(Your goal) Copy out every one of the following records word for word, but leave the pictures out of your copy.

Spatial data with pictures
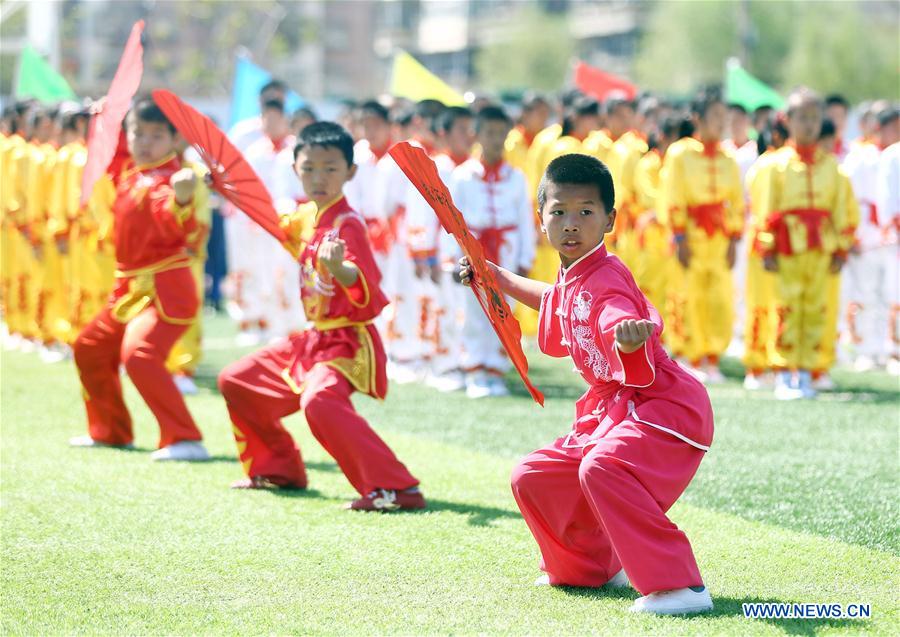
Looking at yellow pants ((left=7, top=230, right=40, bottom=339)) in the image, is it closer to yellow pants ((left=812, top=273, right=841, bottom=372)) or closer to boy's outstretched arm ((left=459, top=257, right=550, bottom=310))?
yellow pants ((left=812, top=273, right=841, bottom=372))

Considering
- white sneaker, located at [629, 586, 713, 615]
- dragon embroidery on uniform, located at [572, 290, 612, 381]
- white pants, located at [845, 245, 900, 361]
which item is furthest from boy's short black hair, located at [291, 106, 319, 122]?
white sneaker, located at [629, 586, 713, 615]

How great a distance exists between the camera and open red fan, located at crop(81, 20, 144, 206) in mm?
7320

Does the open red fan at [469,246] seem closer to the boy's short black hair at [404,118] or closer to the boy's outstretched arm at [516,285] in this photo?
the boy's outstretched arm at [516,285]

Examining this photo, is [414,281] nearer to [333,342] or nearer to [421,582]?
[333,342]

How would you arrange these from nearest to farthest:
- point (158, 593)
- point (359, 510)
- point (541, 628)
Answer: point (541, 628) → point (158, 593) → point (359, 510)

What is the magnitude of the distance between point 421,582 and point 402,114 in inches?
352

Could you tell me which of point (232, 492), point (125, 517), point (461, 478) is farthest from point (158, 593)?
point (461, 478)

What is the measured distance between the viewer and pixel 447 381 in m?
11.3

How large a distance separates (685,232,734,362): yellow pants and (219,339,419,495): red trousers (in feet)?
17.1

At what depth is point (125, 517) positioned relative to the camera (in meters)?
6.29

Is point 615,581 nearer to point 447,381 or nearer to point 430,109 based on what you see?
point 447,381

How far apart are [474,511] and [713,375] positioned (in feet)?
17.6

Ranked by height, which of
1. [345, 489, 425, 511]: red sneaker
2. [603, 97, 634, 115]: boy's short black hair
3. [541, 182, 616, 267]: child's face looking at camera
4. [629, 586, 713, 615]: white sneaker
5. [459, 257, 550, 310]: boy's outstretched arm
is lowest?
[345, 489, 425, 511]: red sneaker

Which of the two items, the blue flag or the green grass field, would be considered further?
the blue flag
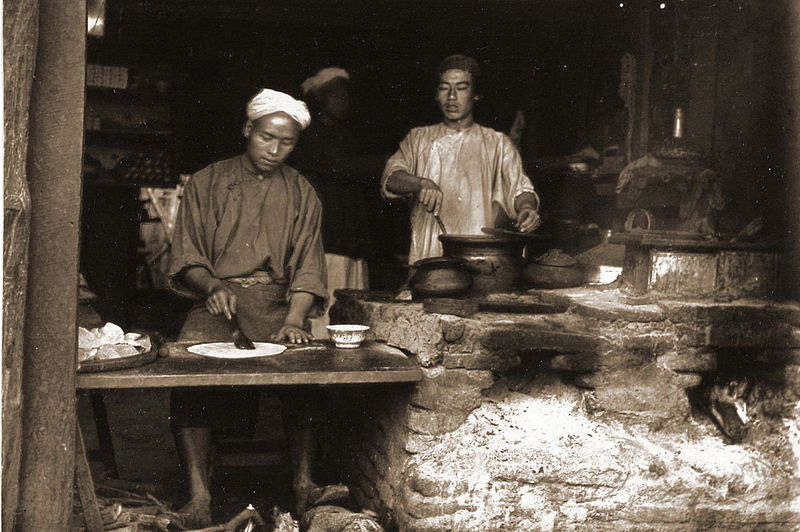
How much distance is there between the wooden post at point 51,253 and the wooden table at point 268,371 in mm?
426

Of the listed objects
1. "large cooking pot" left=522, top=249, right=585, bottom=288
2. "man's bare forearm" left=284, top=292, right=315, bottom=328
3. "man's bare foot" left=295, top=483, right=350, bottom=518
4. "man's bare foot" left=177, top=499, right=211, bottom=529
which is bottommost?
"man's bare foot" left=177, top=499, right=211, bottom=529

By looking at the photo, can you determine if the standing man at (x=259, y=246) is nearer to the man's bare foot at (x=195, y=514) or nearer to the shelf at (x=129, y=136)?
the man's bare foot at (x=195, y=514)

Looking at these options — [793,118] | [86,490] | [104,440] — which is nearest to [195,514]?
[86,490]

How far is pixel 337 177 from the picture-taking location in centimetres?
631

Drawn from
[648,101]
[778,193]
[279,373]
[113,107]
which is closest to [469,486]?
[279,373]

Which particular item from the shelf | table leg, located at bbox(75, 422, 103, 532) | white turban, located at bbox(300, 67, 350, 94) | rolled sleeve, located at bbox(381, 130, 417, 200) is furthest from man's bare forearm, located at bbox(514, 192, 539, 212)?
the shelf

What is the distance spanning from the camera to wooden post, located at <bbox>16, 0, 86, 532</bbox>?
277cm

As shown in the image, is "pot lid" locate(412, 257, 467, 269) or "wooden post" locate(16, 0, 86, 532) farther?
"pot lid" locate(412, 257, 467, 269)

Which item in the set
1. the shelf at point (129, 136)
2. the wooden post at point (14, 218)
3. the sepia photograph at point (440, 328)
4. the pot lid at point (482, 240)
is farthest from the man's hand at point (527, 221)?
the shelf at point (129, 136)

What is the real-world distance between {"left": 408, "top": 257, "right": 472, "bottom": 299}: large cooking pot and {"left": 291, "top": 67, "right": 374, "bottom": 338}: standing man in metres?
2.26

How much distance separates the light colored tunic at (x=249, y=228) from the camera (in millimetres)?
4371

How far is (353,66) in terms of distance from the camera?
813cm

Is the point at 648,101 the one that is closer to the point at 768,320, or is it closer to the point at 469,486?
the point at 768,320

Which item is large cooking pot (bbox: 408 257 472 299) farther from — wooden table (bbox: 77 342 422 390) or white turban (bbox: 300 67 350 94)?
white turban (bbox: 300 67 350 94)
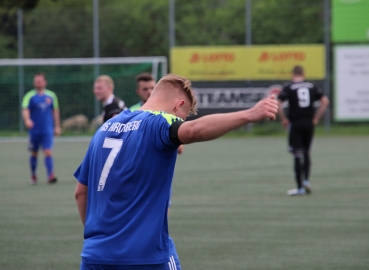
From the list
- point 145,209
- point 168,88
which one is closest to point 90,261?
point 145,209

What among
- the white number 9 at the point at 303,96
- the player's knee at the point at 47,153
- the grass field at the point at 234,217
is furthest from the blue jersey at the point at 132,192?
the player's knee at the point at 47,153

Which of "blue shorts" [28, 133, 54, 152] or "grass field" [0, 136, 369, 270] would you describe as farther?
"blue shorts" [28, 133, 54, 152]

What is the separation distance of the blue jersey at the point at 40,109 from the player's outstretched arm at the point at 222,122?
12.2 m

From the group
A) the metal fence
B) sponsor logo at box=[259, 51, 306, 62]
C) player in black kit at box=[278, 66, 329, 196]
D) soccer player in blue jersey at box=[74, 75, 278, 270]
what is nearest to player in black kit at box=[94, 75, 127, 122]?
player in black kit at box=[278, 66, 329, 196]

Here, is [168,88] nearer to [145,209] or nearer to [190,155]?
[145,209]

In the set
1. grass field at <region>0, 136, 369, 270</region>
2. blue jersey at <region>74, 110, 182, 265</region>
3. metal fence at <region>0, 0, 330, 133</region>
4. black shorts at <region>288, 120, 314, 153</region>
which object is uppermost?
metal fence at <region>0, 0, 330, 133</region>

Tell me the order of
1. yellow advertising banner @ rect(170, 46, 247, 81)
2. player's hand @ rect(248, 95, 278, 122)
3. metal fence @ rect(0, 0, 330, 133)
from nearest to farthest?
player's hand @ rect(248, 95, 278, 122)
yellow advertising banner @ rect(170, 46, 247, 81)
metal fence @ rect(0, 0, 330, 133)

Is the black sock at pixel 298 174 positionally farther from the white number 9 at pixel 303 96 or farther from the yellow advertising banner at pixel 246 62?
the yellow advertising banner at pixel 246 62

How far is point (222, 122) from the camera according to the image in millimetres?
3502

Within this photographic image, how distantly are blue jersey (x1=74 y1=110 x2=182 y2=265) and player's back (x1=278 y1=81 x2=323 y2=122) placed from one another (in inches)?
365

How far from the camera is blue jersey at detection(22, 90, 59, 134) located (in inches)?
608

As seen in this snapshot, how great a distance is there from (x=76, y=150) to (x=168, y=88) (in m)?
20.0

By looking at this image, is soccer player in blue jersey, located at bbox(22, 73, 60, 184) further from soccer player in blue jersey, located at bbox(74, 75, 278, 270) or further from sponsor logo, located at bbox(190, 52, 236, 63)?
sponsor logo, located at bbox(190, 52, 236, 63)

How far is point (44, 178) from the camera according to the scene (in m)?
16.2
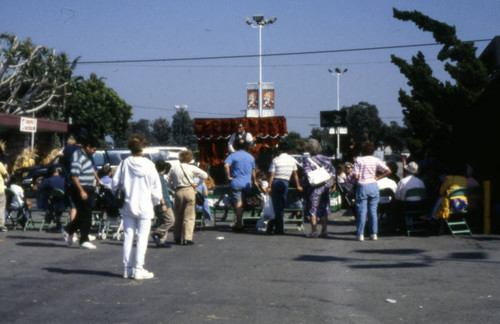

(Exercise result)
Looking at yellow pants ((left=7, top=230, right=40, bottom=339)) in the image, is it closer to yellow pants ((left=812, top=273, right=841, bottom=372)) or closer to boy's outstretched arm ((left=459, top=257, right=550, bottom=310))?
yellow pants ((left=812, top=273, right=841, bottom=372))

Considering
- white sneaker, located at [629, 586, 713, 615]
- dragon embroidery on uniform, located at [572, 290, 612, 381]
- white pants, located at [845, 245, 900, 361]
which item is furthest from boy's short black hair, located at [291, 106, 319, 122]?
white sneaker, located at [629, 586, 713, 615]

How great a distance exists between the camera and open red fan, located at crop(81, 20, 144, 206) in mm?
7320

Does the open red fan at [469,246] seem closer to the boy's short black hair at [404,118] or closer to the boy's outstretched arm at [516,285] in this photo?
the boy's outstretched arm at [516,285]

Examining this photo, is [414,281] nearer to [333,342] or nearer to [421,582]?
[333,342]

How would you arrange these from nearest to farthest:
- point (158, 593)
- point (359, 510)
- point (541, 628)
Answer: point (541, 628) → point (158, 593) → point (359, 510)

What is the magnitude of the distance between point 421,582 and point 402,114 in inches?
352

Could you tell me which of point (232, 492), point (125, 517), point (461, 478) is farthest from point (158, 593)?
point (461, 478)

What is the measured distance between the viewer and pixel 447 381 in m?
11.3

How large a distance separates (685,232,734,362): yellow pants and (219,339,419,495): red trousers (in feet)?
17.1

At what depth is point (125, 517) positioned relative to the camera (in meters)?
6.29

Is point 615,581 nearer to point 447,381 or nearer to point 430,109 based on what you see?
point 447,381

How far apart are [474,511] and [713,375] positioned (in feet)?
17.6

Ranked by height, which of
1. [345, 489, 425, 511]: red sneaker
2. [603, 97, 634, 115]: boy's short black hair
3. [541, 182, 616, 267]: child's face looking at camera
4. [629, 586, 713, 615]: white sneaker
5. [459, 257, 550, 310]: boy's outstretched arm
is lowest?
[345, 489, 425, 511]: red sneaker

Which of the two items, the blue flag or the green grass field, would be considered further?
the blue flag
How much distance is there between the wooden post at point 51,253 and the wooden table at point 268,371 in mm?
426

Of the listed objects
1. "large cooking pot" left=522, top=249, right=585, bottom=288
2. "man's bare forearm" left=284, top=292, right=315, bottom=328
3. "man's bare foot" left=295, top=483, right=350, bottom=518
4. "man's bare foot" left=177, top=499, right=211, bottom=529
which is bottommost?
"man's bare foot" left=177, top=499, right=211, bottom=529

By looking at the photo, can you determine if the standing man at (x=259, y=246) is nearer to the man's bare foot at (x=195, y=514) or nearer to the shelf at (x=129, y=136)?
the man's bare foot at (x=195, y=514)

Looking at these options — [793,118] | [86,490] | [104,440] — which is nearest to [195,514]?
[86,490]

How far is pixel 337 177 from the picture-taking location in centimetres?
631

Drawn from
[648,101]
[778,193]
[279,373]
[113,107]
which is closest to [469,486]?
[279,373]

Which particular item from the shelf | table leg, located at bbox(75, 422, 103, 532) | white turban, located at bbox(300, 67, 350, 94) | rolled sleeve, located at bbox(381, 130, 417, 200) is furthest from man's bare forearm, located at bbox(514, 192, 539, 212)?
the shelf

What is the distance spanning from the camera to wooden post, located at <bbox>16, 0, 86, 532</bbox>?
277cm

As shown in the image, is "pot lid" locate(412, 257, 467, 269) or "wooden post" locate(16, 0, 86, 532) farther?
"pot lid" locate(412, 257, 467, 269)

Which item in the set
1. the shelf at point (129, 136)
2. the wooden post at point (14, 218)
3. the sepia photograph at point (440, 328)
4. the pot lid at point (482, 240)
is farthest from the man's hand at point (527, 221)?
the shelf at point (129, 136)

What is the real-world distance between {"left": 408, "top": 257, "right": 472, "bottom": 299}: large cooking pot and {"left": 291, "top": 67, "right": 374, "bottom": 338}: standing man in metres?
2.26

How much distance separates the light colored tunic at (x=249, y=228) from the camera (in millimetres)?
4371

How far is (353,66) in terms of distance from the camera?
813cm

Is the point at 648,101 the one that is closer to the point at 768,320, or is it closer to the point at 469,486?
the point at 768,320

Which item is large cooking pot (bbox: 408 257 472 299) farther from — wooden table (bbox: 77 342 422 390) or white turban (bbox: 300 67 350 94)?
white turban (bbox: 300 67 350 94)
From the list
- point 145,209
- point 168,88
which one is closest to point 90,261?
point 145,209

What among
- the white number 9 at the point at 303,96
- the player's knee at the point at 47,153
- the grass field at the point at 234,217
is furthest from the blue jersey at the point at 132,192?
the player's knee at the point at 47,153

Which of "blue shorts" [28, 133, 54, 152] or "grass field" [0, 136, 369, 270] would you describe as farther?
"blue shorts" [28, 133, 54, 152]

What is the separation distance of the blue jersey at the point at 40,109 from the player's outstretched arm at the point at 222,122?
12.2 m

From the group
A) the metal fence
B) sponsor logo at box=[259, 51, 306, 62]
C) player in black kit at box=[278, 66, 329, 196]
D) soccer player in blue jersey at box=[74, 75, 278, 270]
what is nearest to player in black kit at box=[94, 75, 127, 122]?
player in black kit at box=[278, 66, 329, 196]

Here, is [168,88] nearer to [145,209] or nearer to [190,155]?
[145,209]

In the set
1. grass field at <region>0, 136, 369, 270</region>
2. blue jersey at <region>74, 110, 182, 265</region>
3. metal fence at <region>0, 0, 330, 133</region>
4. black shorts at <region>288, 120, 314, 153</region>
which object is uppermost?
metal fence at <region>0, 0, 330, 133</region>

Tell me the order of
1. yellow advertising banner @ rect(170, 46, 247, 81)
2. player's hand @ rect(248, 95, 278, 122)
3. metal fence @ rect(0, 0, 330, 133)
from nearest to farthest?
player's hand @ rect(248, 95, 278, 122)
yellow advertising banner @ rect(170, 46, 247, 81)
metal fence @ rect(0, 0, 330, 133)

Is the black sock at pixel 298 174 positionally farther from the white number 9 at pixel 303 96 or farther from the yellow advertising banner at pixel 246 62?
the yellow advertising banner at pixel 246 62

How far is point (222, 122) from the camera according to the image in millimetres?
3502

Within this photographic image, how distantly are blue jersey (x1=74 y1=110 x2=182 y2=265) and player's back (x1=278 y1=81 x2=323 y2=122) placed from one another (in inches)?
365

How far from the camera is blue jersey at detection(22, 90, 59, 134) located (in inches)?
608

As seen in this snapshot, how great a distance is there from (x=76, y=150) to (x=168, y=88) (in m)?
20.0

By looking at this image, is soccer player in blue jersey, located at bbox(22, 73, 60, 184) further from soccer player in blue jersey, located at bbox(74, 75, 278, 270) or further from sponsor logo, located at bbox(190, 52, 236, 63)?
sponsor logo, located at bbox(190, 52, 236, 63)

How far is point (44, 178) from the camera according to the scene (in m)?
16.2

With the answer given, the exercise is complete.